Groovy: Don't Fear the RegExp

| Comments

UPDATE: if you’re using Groovy 1.6.1 or greater (released April 2009), check out the new find and find all methods in this post.

Some people, when confronted with a problem, think “I know, I’ll use regular expressions!” Now they have two problems. – Jaime Zawinski

There is a common and well-earned aversion in the Java world to regular expressions. Prior to Java 1.4, regular expressions weren’t even part of the core language. Post 1.4, using regular expressions is still a painful task of working with Pattern and Matcher objects. Lots of typing is involved to make anything happen. It’s difficult enough that most Java devs don’t end up using them enough to actually remember how to read a regular expression, and they need to dig up the JavaDocs (or cut and paste an old example), every time they want to use them.

This aversion has persisted into the Groovy community to a level that I haven’t seen in other dynamic scripting languages like Ruby, Python, and (obviously) Perl.
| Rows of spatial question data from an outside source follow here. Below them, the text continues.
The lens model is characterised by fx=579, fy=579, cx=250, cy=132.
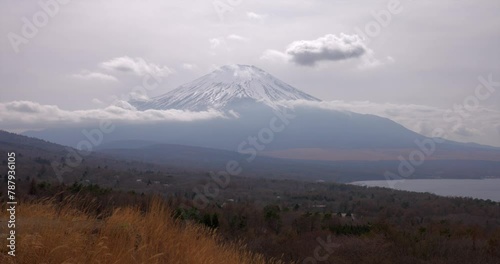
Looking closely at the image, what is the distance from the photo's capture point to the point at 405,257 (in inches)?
497

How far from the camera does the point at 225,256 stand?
7.18 metres

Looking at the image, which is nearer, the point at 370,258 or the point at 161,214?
the point at 161,214

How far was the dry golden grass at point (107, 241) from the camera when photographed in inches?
205

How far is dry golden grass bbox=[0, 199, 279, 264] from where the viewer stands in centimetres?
521

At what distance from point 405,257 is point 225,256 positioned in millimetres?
6685

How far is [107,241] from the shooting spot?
20.0 ft

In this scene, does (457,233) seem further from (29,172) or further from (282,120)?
(282,120)

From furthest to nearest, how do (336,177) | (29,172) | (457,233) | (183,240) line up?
1. (336,177)
2. (29,172)
3. (457,233)
4. (183,240)

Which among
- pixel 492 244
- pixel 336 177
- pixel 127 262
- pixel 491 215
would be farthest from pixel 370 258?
pixel 336 177

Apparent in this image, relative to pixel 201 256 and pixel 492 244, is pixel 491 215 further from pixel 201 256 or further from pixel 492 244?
pixel 201 256

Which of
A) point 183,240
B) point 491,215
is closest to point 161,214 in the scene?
point 183,240

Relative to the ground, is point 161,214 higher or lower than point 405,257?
higher

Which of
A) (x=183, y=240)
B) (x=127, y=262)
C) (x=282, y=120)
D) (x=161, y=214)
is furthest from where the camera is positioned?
(x=282, y=120)

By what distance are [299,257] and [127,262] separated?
7.05m
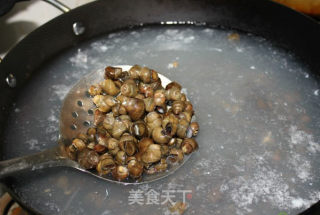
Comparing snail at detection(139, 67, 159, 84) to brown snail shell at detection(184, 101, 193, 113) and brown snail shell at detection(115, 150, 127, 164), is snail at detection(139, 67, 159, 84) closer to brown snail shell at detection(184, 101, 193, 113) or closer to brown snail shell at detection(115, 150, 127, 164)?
brown snail shell at detection(184, 101, 193, 113)

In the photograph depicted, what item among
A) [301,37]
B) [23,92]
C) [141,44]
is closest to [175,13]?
[141,44]

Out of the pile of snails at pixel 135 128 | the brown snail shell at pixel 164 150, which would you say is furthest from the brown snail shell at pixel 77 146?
the brown snail shell at pixel 164 150

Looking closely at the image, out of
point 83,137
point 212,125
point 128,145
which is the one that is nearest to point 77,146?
point 83,137

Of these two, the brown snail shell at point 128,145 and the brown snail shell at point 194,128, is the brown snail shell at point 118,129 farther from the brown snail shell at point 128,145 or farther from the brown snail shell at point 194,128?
the brown snail shell at point 194,128

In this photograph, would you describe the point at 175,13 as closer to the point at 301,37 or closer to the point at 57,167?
the point at 301,37

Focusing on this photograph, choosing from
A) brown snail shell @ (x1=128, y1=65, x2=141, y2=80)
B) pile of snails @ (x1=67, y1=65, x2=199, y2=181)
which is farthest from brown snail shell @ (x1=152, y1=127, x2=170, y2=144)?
brown snail shell @ (x1=128, y1=65, x2=141, y2=80)

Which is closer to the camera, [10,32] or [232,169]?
[232,169]
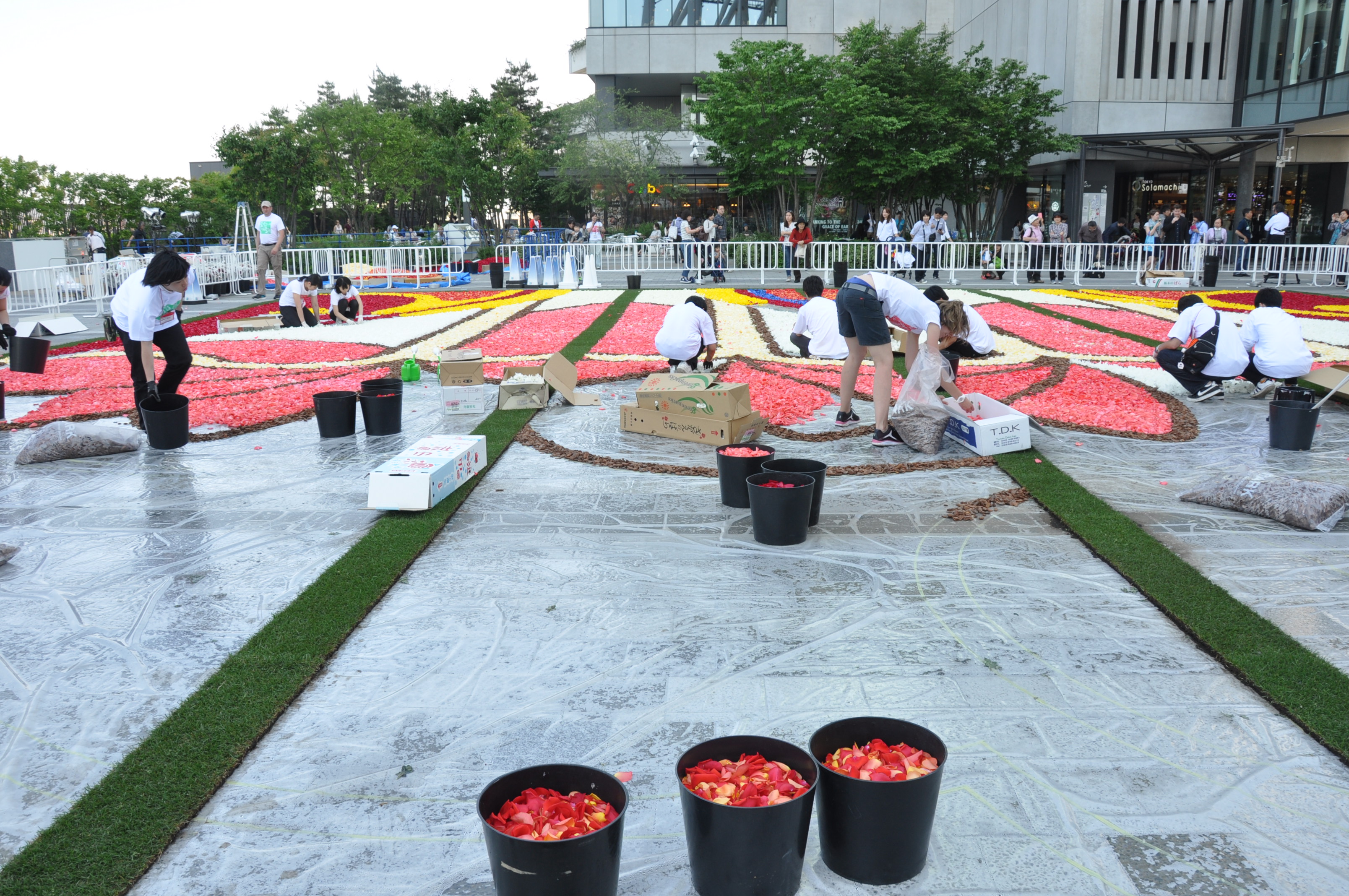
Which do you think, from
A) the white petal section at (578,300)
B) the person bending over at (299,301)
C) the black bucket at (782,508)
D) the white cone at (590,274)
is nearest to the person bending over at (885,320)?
the black bucket at (782,508)

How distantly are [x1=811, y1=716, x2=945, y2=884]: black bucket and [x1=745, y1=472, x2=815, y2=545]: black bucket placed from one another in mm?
2605

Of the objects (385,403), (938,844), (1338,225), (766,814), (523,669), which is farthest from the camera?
(1338,225)

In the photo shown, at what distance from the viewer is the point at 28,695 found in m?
3.93

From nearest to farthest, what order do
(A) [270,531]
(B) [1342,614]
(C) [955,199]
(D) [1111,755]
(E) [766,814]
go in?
(E) [766,814] → (D) [1111,755] → (B) [1342,614] → (A) [270,531] → (C) [955,199]

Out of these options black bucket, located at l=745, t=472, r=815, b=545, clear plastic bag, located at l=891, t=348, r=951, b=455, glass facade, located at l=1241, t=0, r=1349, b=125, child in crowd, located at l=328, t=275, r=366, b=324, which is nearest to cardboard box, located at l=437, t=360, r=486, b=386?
clear plastic bag, located at l=891, t=348, r=951, b=455

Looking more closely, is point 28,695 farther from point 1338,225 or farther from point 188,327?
point 1338,225

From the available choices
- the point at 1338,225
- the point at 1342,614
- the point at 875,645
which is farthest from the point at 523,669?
the point at 1338,225

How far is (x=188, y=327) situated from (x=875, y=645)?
50.9ft

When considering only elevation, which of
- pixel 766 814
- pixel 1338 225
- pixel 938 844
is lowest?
pixel 938 844

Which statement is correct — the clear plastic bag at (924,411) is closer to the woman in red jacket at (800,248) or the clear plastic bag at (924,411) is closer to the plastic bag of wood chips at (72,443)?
the plastic bag of wood chips at (72,443)

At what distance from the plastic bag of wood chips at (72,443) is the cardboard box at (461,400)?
2677 mm

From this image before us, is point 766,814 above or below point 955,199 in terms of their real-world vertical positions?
below

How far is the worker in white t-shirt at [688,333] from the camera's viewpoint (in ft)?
33.3

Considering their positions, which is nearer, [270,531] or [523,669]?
[523,669]
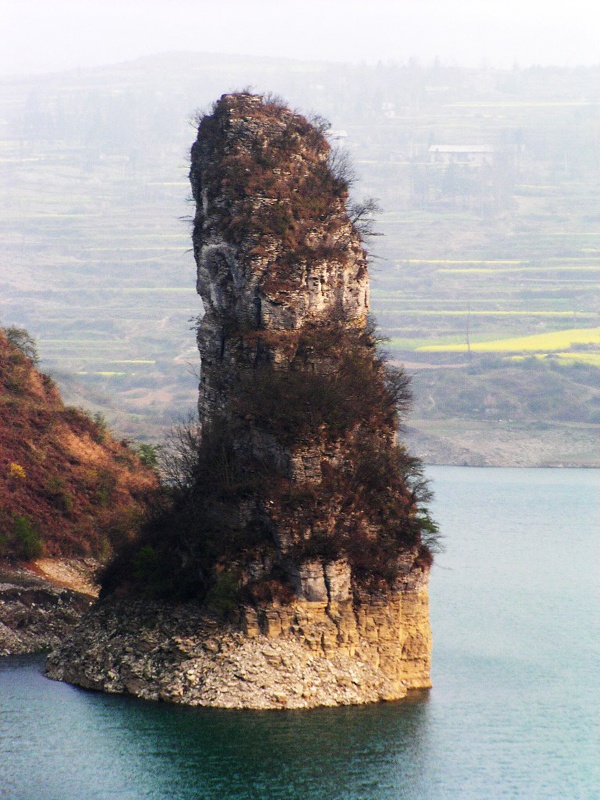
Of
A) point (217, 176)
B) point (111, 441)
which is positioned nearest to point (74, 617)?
point (217, 176)

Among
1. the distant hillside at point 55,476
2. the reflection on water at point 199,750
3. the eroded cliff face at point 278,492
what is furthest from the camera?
the distant hillside at point 55,476

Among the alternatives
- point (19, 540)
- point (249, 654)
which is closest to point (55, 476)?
point (19, 540)

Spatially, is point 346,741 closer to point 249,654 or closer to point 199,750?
point 199,750

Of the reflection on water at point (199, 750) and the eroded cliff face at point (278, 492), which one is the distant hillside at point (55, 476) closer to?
the eroded cliff face at point (278, 492)

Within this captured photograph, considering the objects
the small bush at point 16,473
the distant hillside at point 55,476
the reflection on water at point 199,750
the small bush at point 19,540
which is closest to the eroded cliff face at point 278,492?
the reflection on water at point 199,750

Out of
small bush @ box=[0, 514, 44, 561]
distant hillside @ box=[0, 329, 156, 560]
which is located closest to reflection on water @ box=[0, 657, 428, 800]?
distant hillside @ box=[0, 329, 156, 560]

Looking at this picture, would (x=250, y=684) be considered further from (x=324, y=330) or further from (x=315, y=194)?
(x=315, y=194)

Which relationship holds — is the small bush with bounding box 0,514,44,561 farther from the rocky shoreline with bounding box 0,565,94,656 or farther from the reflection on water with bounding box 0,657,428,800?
the reflection on water with bounding box 0,657,428,800
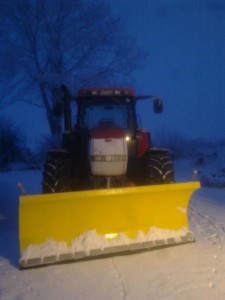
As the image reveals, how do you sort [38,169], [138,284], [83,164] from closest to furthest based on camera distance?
[138,284], [83,164], [38,169]

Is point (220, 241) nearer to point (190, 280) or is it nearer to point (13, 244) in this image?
point (190, 280)

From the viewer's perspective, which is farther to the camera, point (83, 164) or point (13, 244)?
point (83, 164)

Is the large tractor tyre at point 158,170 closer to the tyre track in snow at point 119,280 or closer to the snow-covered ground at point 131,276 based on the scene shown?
the snow-covered ground at point 131,276

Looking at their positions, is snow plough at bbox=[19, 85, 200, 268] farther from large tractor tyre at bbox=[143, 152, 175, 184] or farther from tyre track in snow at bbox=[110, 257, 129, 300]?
tyre track in snow at bbox=[110, 257, 129, 300]

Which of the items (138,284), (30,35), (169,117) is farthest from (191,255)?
(169,117)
The current regexp docs that pop up when doing a google search are all outdated and don’t use any of the best techniques that are available in the groovy 1.5.X and 1.6-beta code that is now available. The recent Groovy Recipes book doesn’t have an entry for regular expressions in the index, and I was unable to find a single example of a regular expression in the entire book.

This is unfortunate because Groovy makes using regular expressions much easier than in Java. Under the covers, you’re still working with the same old Java Pattern and Matcher objects, but the Groovy syntax and additions to those classes are pleasant to work with.

String Escaping with Slashy Strings

Groovy adds a new type of string escaping, Slashy Strings, that can be used to make your regular expressions easier to read. Forward slashes around text create String objects, just like quotes do. Unlike quoted strings, you don’t have to escape backslashes with another backslash in a Slashy String:

assert java.lang.String == /foo/.class
assert ( /Count is \d/ == "Count is \\d" )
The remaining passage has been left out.